On my machine, it took about 17.73 seconds to run, with a variation of about 0.3 seconds between runs.

First off, let’s turn on optimization. By default Xcode builds projects using non-optimized “Debug” mode. Editing the active scheme to specify that we run with a Release build configuration brings the time down to 4.7 seconds.

Using the Instruments tool shows that CPU utilization is low. The process is using just one thread, and that thread is spending much of its time waiting for the network.

Parallelising scrapeHouseplants

In order to provide opportunities for parallelism, we need to split our existing scrapeHouseplants function into three smaller functions:

  1. scrapeListOfHouseplants: A function that scrapes the main houseplants page and produces a list of individual houseplants.
  2. reduceHouseplantInfos: A function that combines a list of HouseplantInfos into the final HouseplantCategoryDictionary
  3. scrapeHouseplants: An overall function that coordinates the whole scraping process.

While we’re refactoring, we’ll also change scrapeHouseplantInfo to pass in the html content as a string, rather than fetching it inside the scrapeHouseplantInfo function.

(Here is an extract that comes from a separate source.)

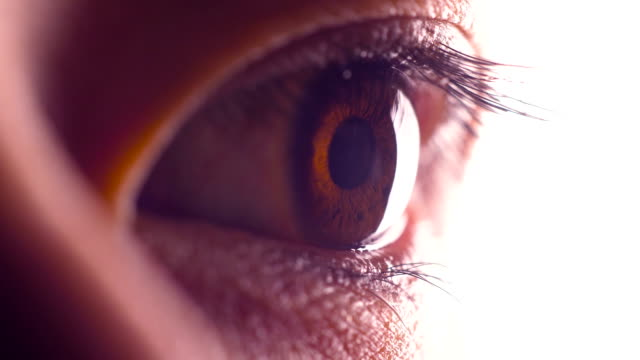close-up human eye - eyeball stock videos and b-roll footage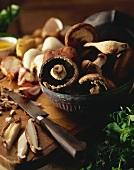 Preparation for a Mushroom Dish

This separation will come in handy later, when we want to change the way we fetch data.

import Foundation
import SwiftSoup

struct HouseplantInfo : Codable {
  var description: String
}

// The key is a houseplant name.
typealias HouseplantInfoDictionary = [String:HouseplantInfo]

// The key is a category name.
typealias HouseplantCategoryDictionary = [String:HouseplantInfoDictionary]

func scrapeHouseplantInfo(url: URL, html: String) throws -> HouseplantInfo {
  let document = try SwiftSoup.parse(html)

  var element : Element?

  let span = try document.select("#Description").first()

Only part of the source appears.